Before submitting pull request features, please discuss them with us first by opening an issue or a discussion. We welcome new/junior/starting developers. Feel free to join to our Discord channel for help and guidance.
If you would like to start working on an issue, please comment on the issue on GitHub, so that we can assign you to that issue.
Make sure to take a look at the project's style guide.
The following guide details the steps to setup a local development environment for mirrord and run the E2E tests.
- GCC - only on Linux, GCC is needed for Go dynamic linking
- Rust
- NodeJS, ExpressJS
- Python, Flask, FastAPI
- Go
- Kubernetes Cluster (local/remote)
For E2E tests and testing mirrord manually you will need a working Kubernetes cluster. A minimal cluster can be easily setup locally using either of the following:
For the ease of illustration and testing, we will conform to using Minikube for the rest of the guide.
Download Minikube
Start a Minikube cluster with preferred driver. Here we will use the Docker driver.
minikube start --driver=docker
Build mirrord-agent Docker Image.
Make sure you're logged in to GHCR.
Then run:
docker buildx build -t test . --file mirrord/agent/Dockerfile
❯ docker images
REPOSITORY TAG IMAGE ID CREATED SIZE
test latest 5080c20a8222 2 hours ago 300MB
Note: mirrord-agent is shipped as a container image as mirrord creates a job with this image, providing it with elevated permissions on the same node as the impersonated pod.
Load mirrord-agent image to Minikube.
minikube image load test
Switch Kubernetes context to minikube
.
kubectl config get-contexts
kubectl config use-context minikube
The E2E tests create Kubernetes resources in the cluster that kubectl is configured to use and then run sample apps with the mirrord CLI. The mirrord CLI spawns an agent for the target on the cluster, and runs the test app, with the layer injected into it. Some test apps need to be compiled before they can be used in the tests (this should be automated in the future).

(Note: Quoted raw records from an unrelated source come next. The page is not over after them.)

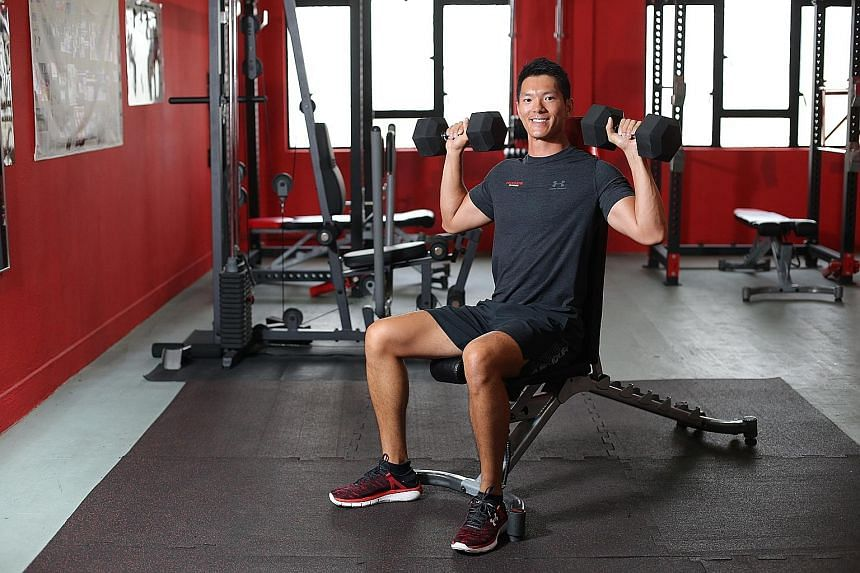 Mr Chung doing shoulder exercises with free weights.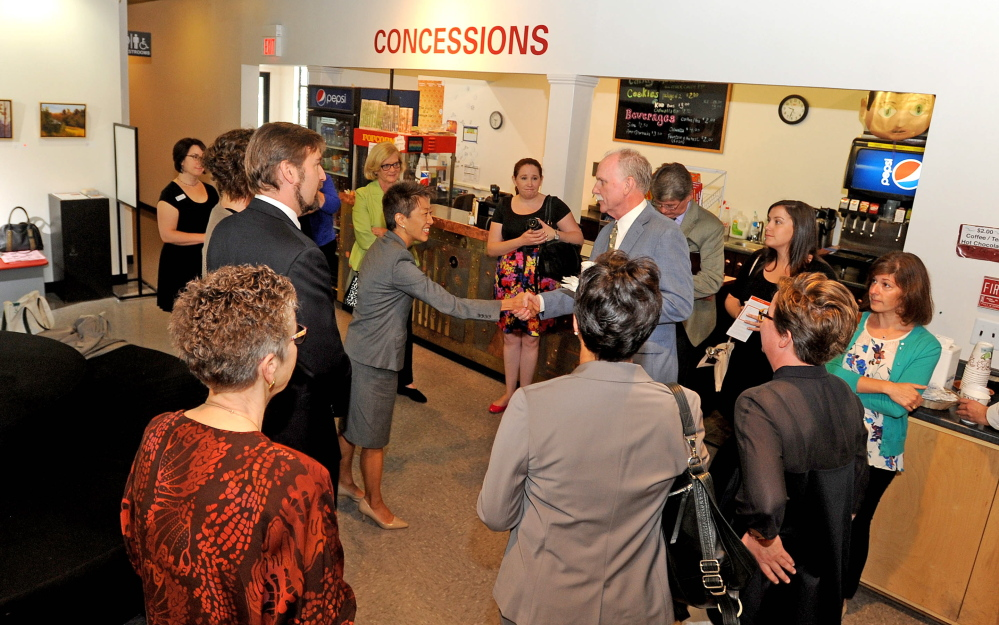 Jane Chu, chairman of the National Endowment of the Arts, left center, is greeted in the lobby of Railroad Square cinemas during a special meeting with local arts groups in Waterville on Tuesday.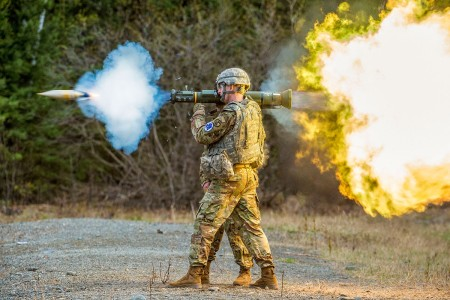 Montana Army National Guard Soldier fires a M136E1 AT4-CS confined light anti-armor weapon while competing in the National Guard Best Warrior Region VI 2018 at Joint Base Elmendorf-Richardson, Alaska, May 15, 2018.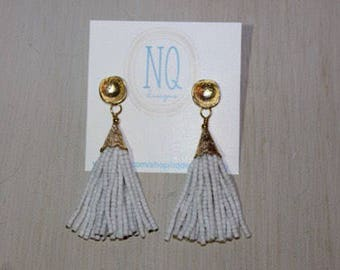 "White beaded tassel earrings, with gold plated studs. Drop length is 2""."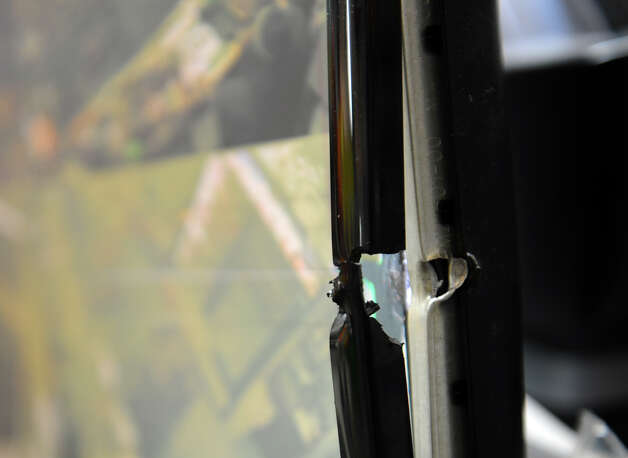 "A bullet left this security monitor damaged at Nick's Grocery store in Bridgeport, Conn. on Wednesday February 3, 2013. Two masked gumen tried to rob owner Osama ""Sammy"" Ghalayini yesterday evening but he used his gun to defend himself. A gun battle ensued leaving many spots in the store riddled with bullet holes. Photo: Christian Abraham / Connecticut Post"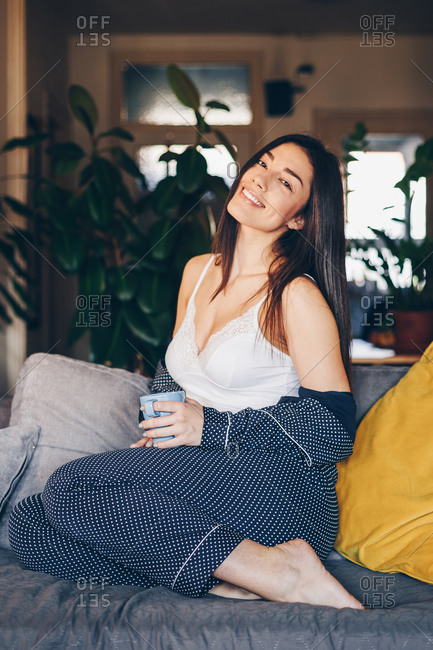 Portrait of beautiful happy young woman drinking morning coffee at her home. Posing for the camera and smiling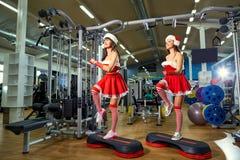 两个运动的女孩在健身房的圣诞老人服装在圣诞节 免版税库存图片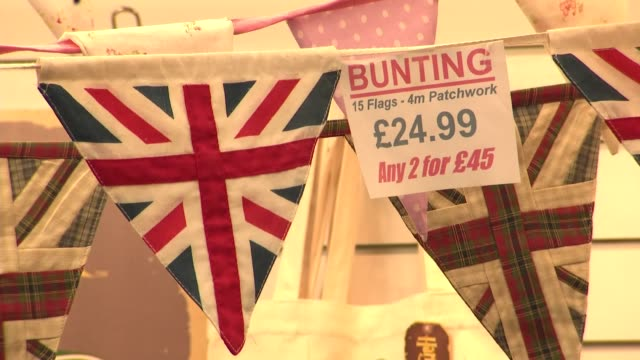 stockvideo's en b-roll-footage met interior shots of souveniers on sale on a stand in the bath guildhall market including postcards of bath and union jack branded items on 3 may 2019... - sale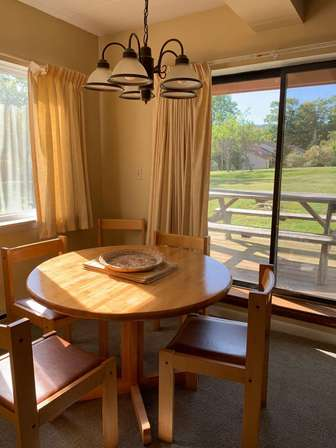 Roomy dining with views of Mount Snow trails thumb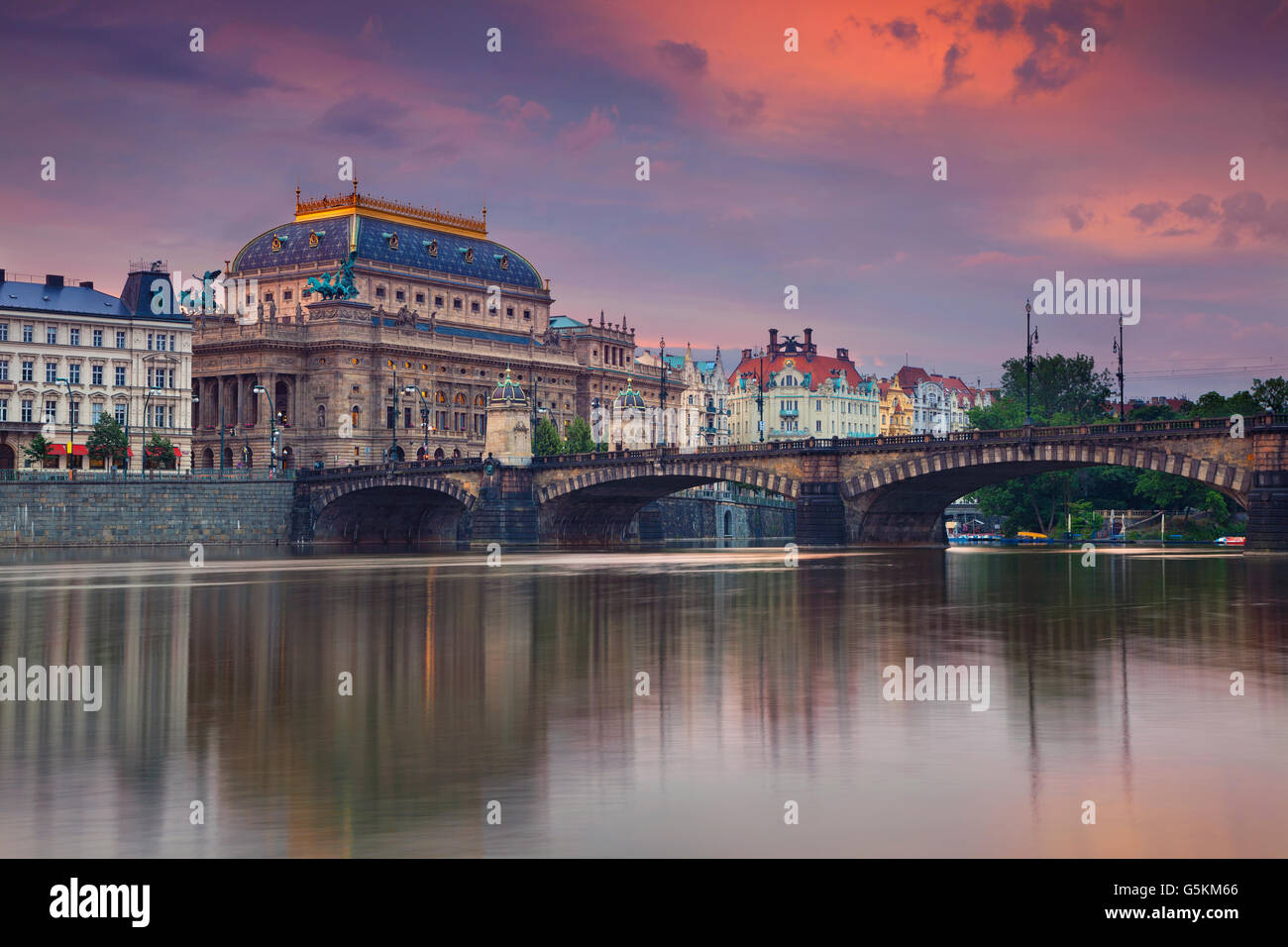 Prague. Image of Prague riverside with reflection of the city in Vltava River. - Stock Image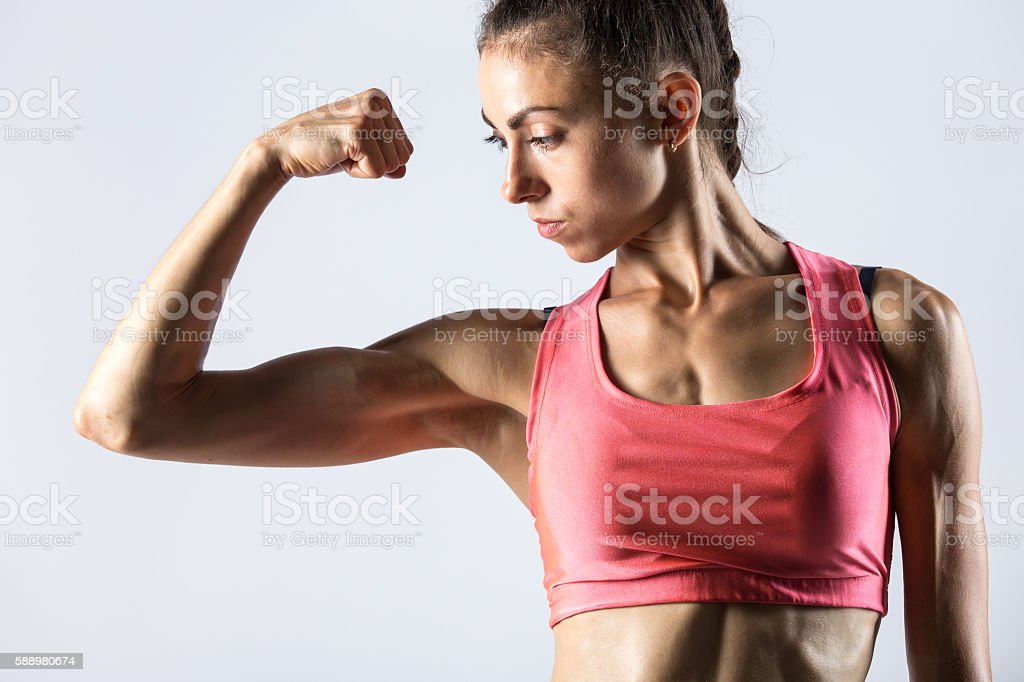 Fitness Girl Showing Biceps Muscles Stock Photo More Pictures Of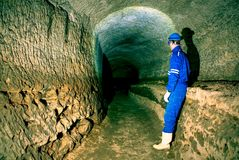 秘密工作 一个蓝色整体和安全帽的弯成拱状的工作者在隧道站立 免版税库存照片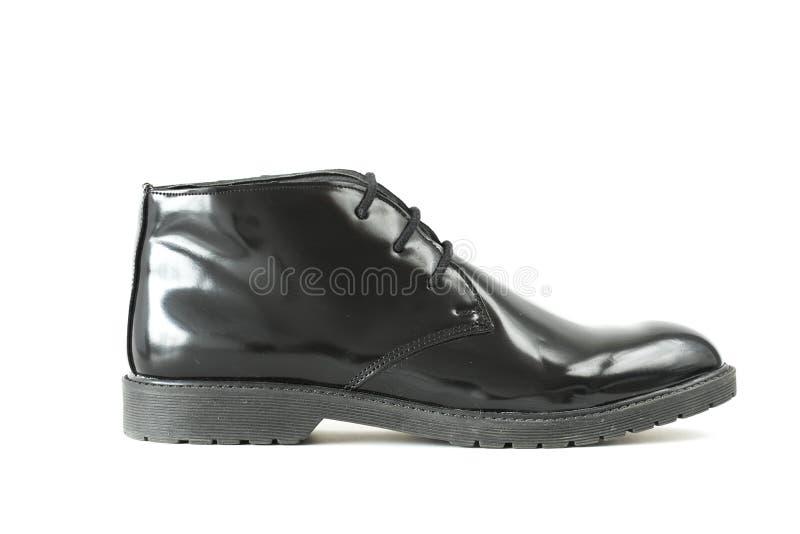 Fundo branco isolado do homem do couro envernizado bota preta foto de stock royalty free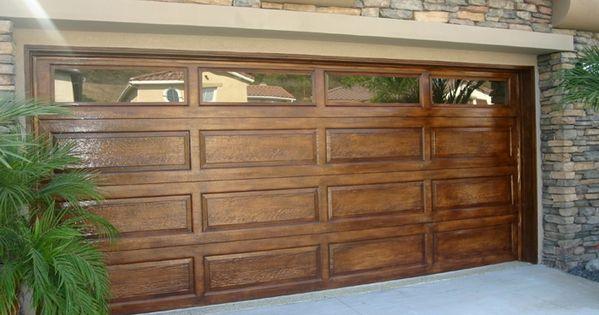 faux wood paint on metal garage door. Great idea instead of real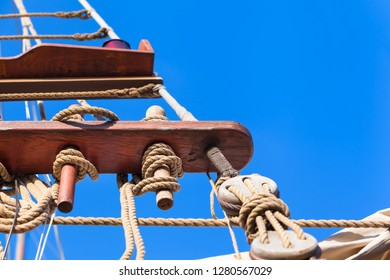 Jacobs ladder made of ropes at old sailing ship on nostalgic cruise, blue sky background (copy space)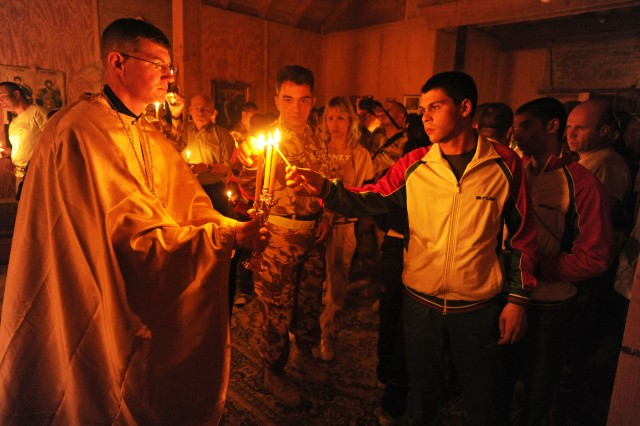 KANDAHAR AIRFIELD, Afghanistan --  Chaplain (Capt.) Sean Levine, 117th Infantry Battalion, 2nd Stryker Brigade Combat Team, presents the trikeri or triple candle, which represents the Holy Trinity, for the observers to light candles during an Eastern Orthodox Easter or Pascha (a Christian version of Passover) service at Kandahar Airfield, Afghanistan, April 23, 2011. (U.S. Army photo by Sgt. Jennifer Spradlin, 16th Mobile Public Affairs Detachment)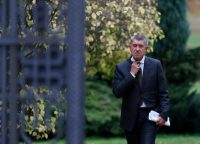 Czech billionaire Andrej Babis adjusts his tie after meeting with Czech Republic's president, Milos Zeman, at the Lany Castle in Lany, Czech Republic. (AP)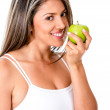 Woman eating a fruit — Stock Photo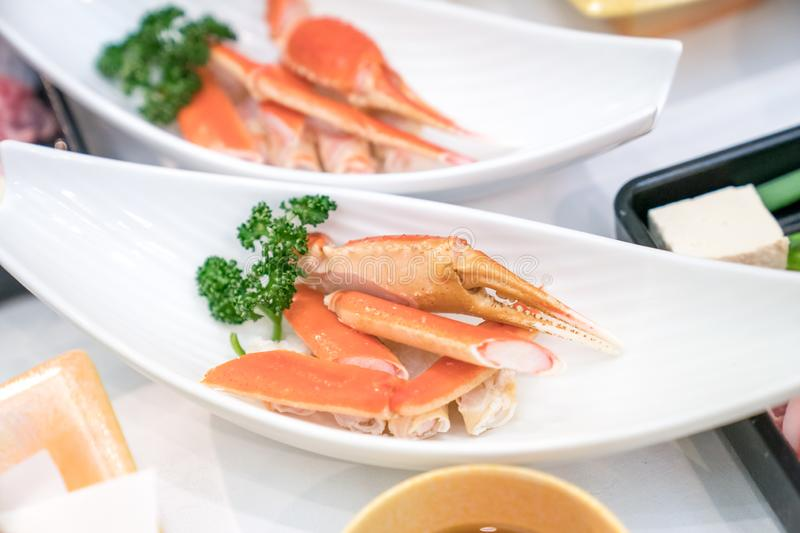 Close up Japanese claw and leg steamed crab on white dish, decorate with vegetable beside stock photos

The basic command to run the E2E tests is:
cargo test --package tests
However, when running on macOS a universal binary has to be created first:
scripts/build_fat_mac.sh
And then in order to use that binary in the tests, run the tests like this:
MIRRORD_TESTS_USE_BINARY=../target/universal-apple-darwin/debug/mirrord cargo test -p tests
If new tests are added, decorate them with cfg_attr
attribute macro to define what the tests target.
For example, a test which only tests sanity of the ephemeral container feature should be decorated with
#[cfg_attr(not(feature = "ephemeral"), ignore)]
On Linux, running tests may exhaust a large amount of RAM and crash the machine. To prevent this, limit the number of concurrent jobs by running the command with e.g. -j 4
The Kubernetes resources created by the E2E tests are automatically deleted when the test exits. However, you can preserve resources from failed tests for debugging. To do this, set the MIRRORD_E2E_PRESERVE_FAILED
variable to any value.
MIRRORD_E2E_PRESERVE_FAILED=y cargo test --package tests
All test resources share a common label mirrord-e2e-test-resource=true
. To delete them, simply run:
kubectl delete namespaces,deployments,services -l mirrord-e2e-test-resource=true
The layer's integration tests test the hooks and their logic without actually using a Kubernetes cluster and spawning an agent. The integration tests usually execute a test app and load the dynamic library of the layer into them. The tests set the layer to connect to a TCP/IP address instead of spawning a new agent. The tests then have to simulate the agent - they accept the layer's connection, receive the layers messages and answer them as the agent would.
Since they do not need to create Kubernetes resources and spawn agents, the integration tests complete much faster than the E2E tests, especially on GitHub Actions.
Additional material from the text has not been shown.